To quantify the cellular network-level relationship between pair of phenotypes, we assessed the molecular associations for each pair of phenotype modules by their shared protein-protein interactions in the disease modular network. Number of shared protein-protein interactions is the number of protein-protein interactions that link genes between the two modules. The significance of shared protein-protein interactions was measured by randomization tests of the resulting network. For two phenotype modules, we firstly randomly generated two modules with the same number of disease genes. We then calculated the numbers of shared protein-protein interactions between the two random modules. This procedure was performed for 10, 000 times to obtain significant statistics and P values for the two disorders. All pairs of disorders involving shared protein-protein interactions and P values are listed in Additional file 1.
The degree of a node is the number of edges connecting to the node. The shortest path between two nodes is the path with the smallest number of links between the selected nodes. The betweenness (centrality) denotes the proportion of all shortest paths between node pairs in a network passing through the measured node, indicating the relative importance of the particular node in network global connectivity. Closeness (centrality) is defined as the inverse sum of shortest distances to all other nodes from a focal node, indicating the expected time from a focal node to reach others. The clustering coefficient is defined as C
i
= 2n/k
i
(k
i
– 1), where n is the number of direct links connecting the k
i
nearest neighbors of node i. The average of C
i
over all nodes of a network assesses network modularity.

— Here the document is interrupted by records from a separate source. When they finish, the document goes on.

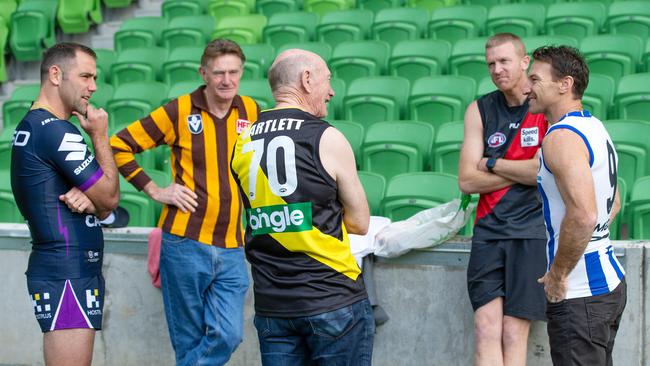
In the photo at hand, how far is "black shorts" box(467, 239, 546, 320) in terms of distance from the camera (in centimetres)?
461

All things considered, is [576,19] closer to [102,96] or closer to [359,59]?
[359,59]

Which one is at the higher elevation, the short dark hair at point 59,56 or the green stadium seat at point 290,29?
the green stadium seat at point 290,29

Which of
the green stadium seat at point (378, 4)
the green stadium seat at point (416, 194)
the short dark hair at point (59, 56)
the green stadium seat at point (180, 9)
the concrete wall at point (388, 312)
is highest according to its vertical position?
the green stadium seat at point (180, 9)

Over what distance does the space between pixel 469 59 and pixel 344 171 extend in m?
5.06

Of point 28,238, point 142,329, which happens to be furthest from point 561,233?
point 28,238

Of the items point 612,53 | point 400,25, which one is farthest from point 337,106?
point 612,53

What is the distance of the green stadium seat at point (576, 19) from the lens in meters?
8.73

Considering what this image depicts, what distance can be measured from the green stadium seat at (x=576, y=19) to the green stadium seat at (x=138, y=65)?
12.6ft

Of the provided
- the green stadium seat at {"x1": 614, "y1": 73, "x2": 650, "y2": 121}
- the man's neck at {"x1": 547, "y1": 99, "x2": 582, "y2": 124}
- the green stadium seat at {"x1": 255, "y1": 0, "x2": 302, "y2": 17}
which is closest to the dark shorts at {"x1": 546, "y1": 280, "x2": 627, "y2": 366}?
the man's neck at {"x1": 547, "y1": 99, "x2": 582, "y2": 124}

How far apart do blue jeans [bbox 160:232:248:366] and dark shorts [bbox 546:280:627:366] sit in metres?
1.88

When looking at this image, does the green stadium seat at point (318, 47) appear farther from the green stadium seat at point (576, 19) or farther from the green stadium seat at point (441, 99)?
the green stadium seat at point (576, 19)

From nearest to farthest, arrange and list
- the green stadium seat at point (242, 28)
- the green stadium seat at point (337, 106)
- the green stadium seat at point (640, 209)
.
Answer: the green stadium seat at point (640, 209)
the green stadium seat at point (337, 106)
the green stadium seat at point (242, 28)

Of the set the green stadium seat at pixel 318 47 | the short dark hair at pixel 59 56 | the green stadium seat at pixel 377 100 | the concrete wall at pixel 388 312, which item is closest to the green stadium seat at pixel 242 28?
the green stadium seat at pixel 318 47

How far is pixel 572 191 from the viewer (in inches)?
139
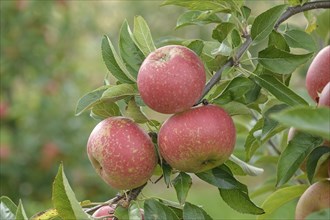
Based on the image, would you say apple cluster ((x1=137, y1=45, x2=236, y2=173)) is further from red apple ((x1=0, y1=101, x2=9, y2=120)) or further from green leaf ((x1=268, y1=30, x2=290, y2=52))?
red apple ((x1=0, y1=101, x2=9, y2=120))

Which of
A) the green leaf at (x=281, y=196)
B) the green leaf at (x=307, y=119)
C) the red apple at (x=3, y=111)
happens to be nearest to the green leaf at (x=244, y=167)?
the green leaf at (x=281, y=196)

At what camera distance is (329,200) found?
3.26 feet

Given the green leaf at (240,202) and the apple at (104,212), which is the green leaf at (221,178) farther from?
the apple at (104,212)

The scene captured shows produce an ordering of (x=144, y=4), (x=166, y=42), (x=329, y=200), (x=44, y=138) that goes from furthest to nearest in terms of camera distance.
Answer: (x=144, y=4) < (x=44, y=138) < (x=166, y=42) < (x=329, y=200)

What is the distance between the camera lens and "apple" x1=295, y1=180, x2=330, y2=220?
99cm

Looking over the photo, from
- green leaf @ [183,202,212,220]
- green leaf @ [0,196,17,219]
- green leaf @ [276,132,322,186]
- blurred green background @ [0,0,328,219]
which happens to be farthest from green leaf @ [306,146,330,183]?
blurred green background @ [0,0,328,219]

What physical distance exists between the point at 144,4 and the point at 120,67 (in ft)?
21.4

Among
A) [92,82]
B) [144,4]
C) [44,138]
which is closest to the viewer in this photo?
[44,138]

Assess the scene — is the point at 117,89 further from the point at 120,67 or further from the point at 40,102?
the point at 40,102

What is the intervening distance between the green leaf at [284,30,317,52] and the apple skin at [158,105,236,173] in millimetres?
229

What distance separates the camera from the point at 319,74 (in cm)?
105

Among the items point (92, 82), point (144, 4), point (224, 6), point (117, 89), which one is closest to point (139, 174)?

To validate the intimate relationship between cardiovascular targets and genes derived from the network properties, we calculated the GO-based semantic similarity between cardiovascular targets and genes. We firstly downloaded Biological Process (BP), Cellular Component (CC), or Molecular Function (MF) branches of the Gene Ontology (GO) from the GO database [22]. GO-based semantic similarity scores (GSS) between cardiovascular targets and genes were calculated according to Resnik [23], using the csbl.go R package [24] selecting the option to use all three ontologies. We calculated the average GSS of all pairs of cardiovascular target and gene. Random controls were obtained by selecting the same number of genes 10, 000 times randomly to control for cardiovascular genes. All statistics are shown in Additional file 1.
To accompany the findings from this study, an online database CVDSP (http://sm.nwsuaf.edu.cn/lsp/ cvdsp.php) was developed to allow researchers to access the underlying information in a user-friendly manner. We have included all of our data sets in this database. The drug-target interactions, gen-phenotype associations, drug-indication associations and target-gene relationships as well as their derivate networks such as drug-drug and gene-gene networks can be explored interactively. We will regularly update our data sets and the website to keep up with the growth of the databases used.
All the t-tests and z-tests were done in Mathematica (Wolfram Research) using the HypothesisTests package. Kolmogorov-Smirnov and Wilcoxon rank sum tests were done in Matlab (Mathworks) using the “kstest2” and “ranksum” commands, respectively. All the error terms in the text and the figures are the standard errors.